Canonical related questions
Tips on the subject of an article by John Müller published in Google Hangouts.
In addition to the canonical tag, Google also pays attention to other things
If the number of pages of your site that display the same content to the user and cause cannibalization is high, in addition to the canonical tag, Google also pays attention to other things such as internal linking and sitemap. Recognizes the original. For example, this happens in store pages where a different URL with the same content is generated by selecting each feature.
Having multiple pages for different types of a product is not a big problem
John Müller suggested two solutions for managing these products. The first way is to create a separate page for each type of product and index it in Google results. The second way is to create a single page and different types of a product can be selected on the same page. He explained that the choice of one of these two methods depends on factors such as site size and number of products, and the uniqueness of each type of product.
Keep Google bots access to different language versions of the site
Some multilingual sites use the user’s IP and browser language to identify the user’s target language and redirect them to the target language version. John Müller recommends that these websites make their landing pages available to Google bots for all languages, but all of them use the Hreflang tag to specify the language of each page and the Canonical tag to specify the language version. Use the main website.
HTML and AMP pages with similar content are not considered duplicates
Do not worry if you have similar content in the AMP and HTML versions of your site pages. Google notices that the content of these pages is duplicate, but does not have a negative effect on your site ranking. Of course, this creates the problem of cannibalism and competition between the two pages in the search results, but this problem can be solved using the canonical tag. Using the canonical tag, you can show Google which page it should focus on ranking.

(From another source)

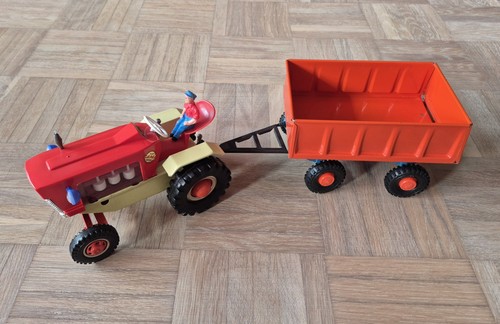 Gama 1856 ford - ford, trecker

Using a canonical tag is much better than not using it!
John Müller stressed that it is best to use the canonical tag (canonical tag to the page itself) on pages that are the original version, but explained that this is only one way of identifying the original version of the pages by Google bots. Müller explained that there are ways to distinguish the home page from duplicate pages, and if the canonical tag is not used, in most cases Google will be able to recognize the original version of the pages, however, using the canonical tag is better than accepting the risk of not using it. Is.

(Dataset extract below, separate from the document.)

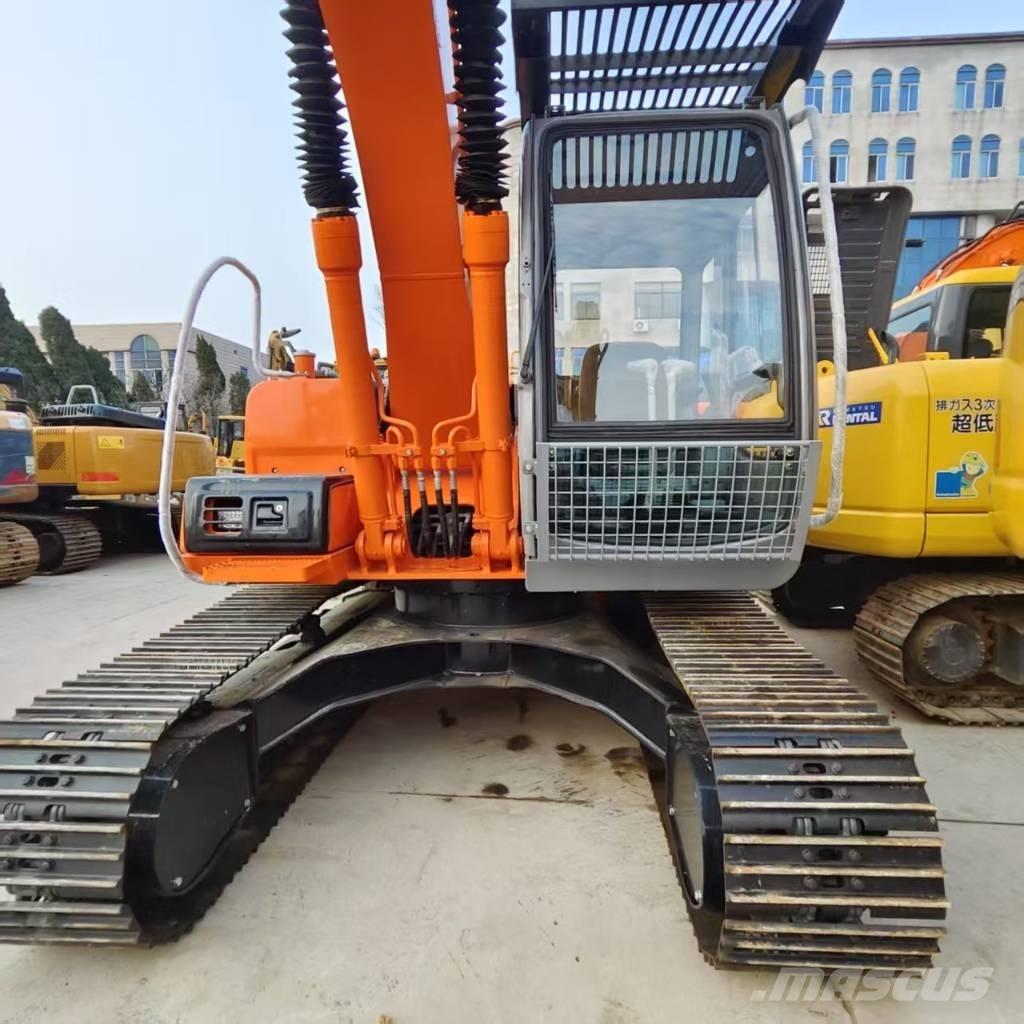 Hitachi EX 120 Escavatori medi 7t - 12t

Use the canonical tag to fix the Duplicate content problem
When we re-index a page, it means that all the input signals to that page are lost. When you want to restrict Google access to two identical or duplicate content, instead of No-Indexing each of them, it is better to use the Canonical tag to link one of them to the other so that Google notices Make the two contents the same.
Do not use the canonical tag for Noindex pages
If you use a canonical tag on the page whose target page is in Noindex mode, Google will receive conflicting signals. In this case, Google decides which page to index and which to ignore, based on other criteria such as internal linking.
Google ignores canonical tags on pages that are not the same
If the canonical tag is used in a situation where the two target and source pages are not the same, Google will ignore the canonical tag. The canonical tag only applies to pages that are identical to each other.
Even if you use the canonical tag correctly, it can still be indexed by Google
Links that contain additional parameters are commonly used for in-store product features, UTM links, and the like. Even if the canonical tag is executed correctly, it is still possible for Google to ignore the main pages and index the parameterized versions.